The 2011 ISA Safety & Security Symposium is scheduled for Texas will focus on training including courses: An Introduction to Safety Instrumented Systems (EC50C) and Introduction to Industrial Automation Security and the ANSI/ISA99 Standards (IC32C). This two day event (13-14 May 2011) will provide an in-depth look at today’s safety technologies and procedures associated with identifying and mitigating safety hazards in industrial environments. This symposium will focus not only on Safety Instrumented Systems (SIS) topics, but also include material on cyber security and associated challenges in designing and implementing SIS and process automation solutions. It will include a small exhibit and promises to be well worth attending.

We travel back across the Atlantic now to Manchester (GB) the ProfiBus organisation and the University of Manchester will hold a one day event on 12th May 2011, “Functional Safety and IT Security.“ This new, one-day seminar addresses the key safety and security issues arising from the use of digital communications technologies in automated manufacturing and advanced engineering applications.

Staying in Manchester, IDC Technology are hosting the Safety Control Systems Conference, a three day event focusing on the technology and application of safety-related control and instrumentation systems in the chemicals, energy, mining and manufacturing industries. In particular it will discuss the changes to the IEC61508 standard and the implications this will have on your industry. The dates are 24-26th May 2011. Speakers include Paul Gruhn, (co-author  of Safety Instrumented Systems: Design, Analysis, and Justification), and Clive Timms, a globally recognised expert in functional safety.

Safety and security will continue to excercise our minds. Perhaps the problems in the final analysis are not so much technical problems as a procedural one. In any case where procedures are not followed there must be a way of dealing with the aftermath.

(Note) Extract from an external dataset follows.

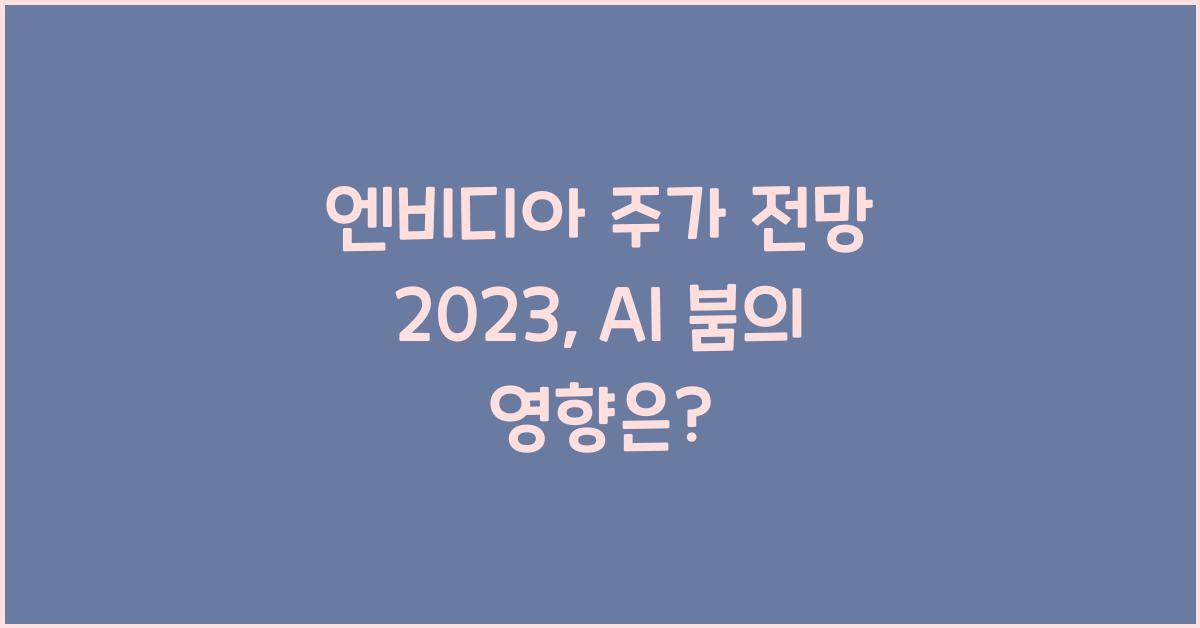 엔비디아 주가 전망 2023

Stuxnet PLC malware white paper update

Do you know what's on that USB Stick?

Since mid-July, the team at Byres Security, under Eric Byres, has been working hard on determining exactly what operators of SCADA and industrial control systems can do to protect their facilities from infection from the Stuxnet worm. This worm is both complex and dangerous to all control systems.

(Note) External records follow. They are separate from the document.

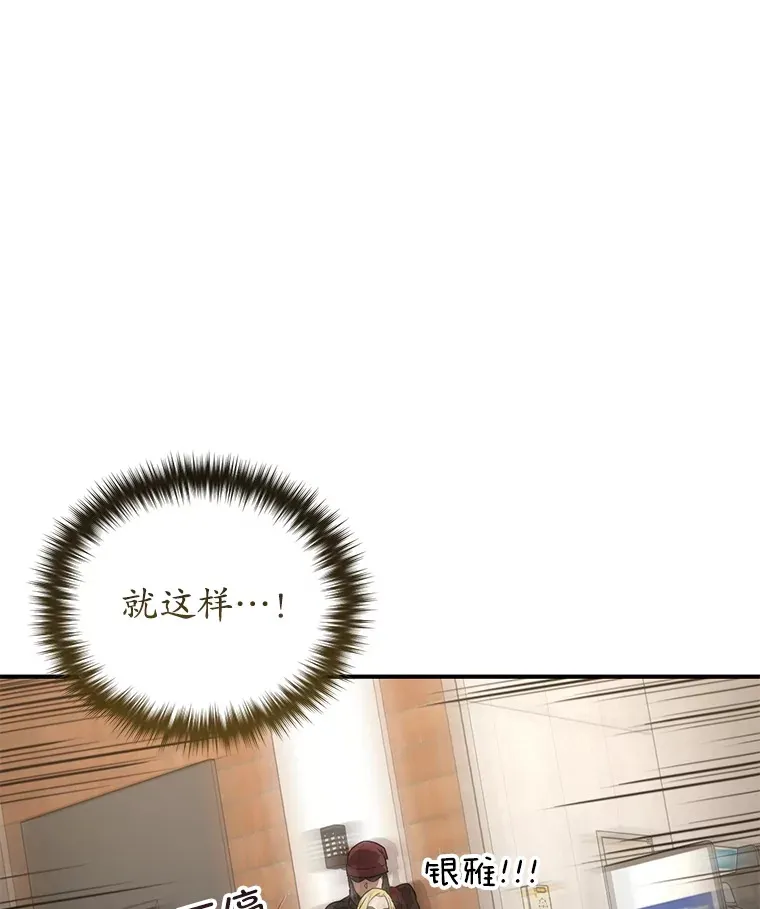 34.我需要力量99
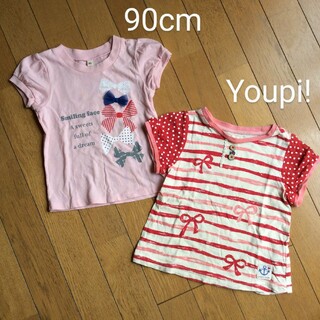 ユッピー(Youpi!)の90 半袖Tシャツ2枚セット ユッピー他 ピンク 赤 リボン(Tシャツ/カットソー)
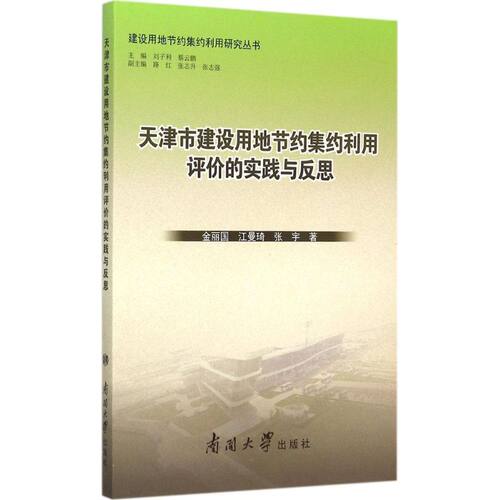 正版图书天津市建设用地节约集约利用评价的实践与反思金丽国南开大学出版社书籍\/杂志\/报纸/经济/国内贸易经济纸质书籍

As a result, they have massively updated our Stuxnet White Paper “Analysis of the Siemens WinCC / PCS7 ‘Stuxnet’ Malware for Industrial Control System Professionals”. There is no charge for this white paper, but you must register on the Tofino Security website. The page also has a link to Englobal’s Joel Langill’s Stuxnet Infection Video where he does an excellent job of detailing what exactly Stuxnet is doing to a computer and the Siemens Project files.

In the latest version they have created a detailed list of Prevention/Mitigation techniques you can use to protect computers running both supported Windows operating systems and older unsupported systems that cannot be patched. These mitigations are recommended for all control systems, regardless of whether a Siemens product is used or not.

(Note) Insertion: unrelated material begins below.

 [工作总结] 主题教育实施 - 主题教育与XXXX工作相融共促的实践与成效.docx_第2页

Other changes in this version of the Stuxnet White Paper include:

• A new summary of what Stuxnet is, what its consequences are, and how it is spreading

• A revision to the list of vulnerable systems

• An expanded analysis of the available Detection and Removal tools

If you are not currently a member of the tofinosecurity.com website, you will be asked to become a member. Membership is free and is required to limit this information to bona fide industrial control and security professionals only.

Eric Byres concludes, “I hope this information will be helpful to you, your organization and the ICS community as a whole.”

We first covered this on 19th July 2010 when we carried Eric’s first notification on this worm in “Security threat to the control system world!“. We followed up with Andrew Bond’s analysis “Zero day” attack on Siemens control system software shows alarming new level of malware sophistication,” in early August and our last posting on the subject was Nick Denbow’s, “Stuxnet – not from a bored schoolboy prankster!” on 21st September 2010. We have also endevoured to add new relevent information and coverage at the bottom of Nick’s article.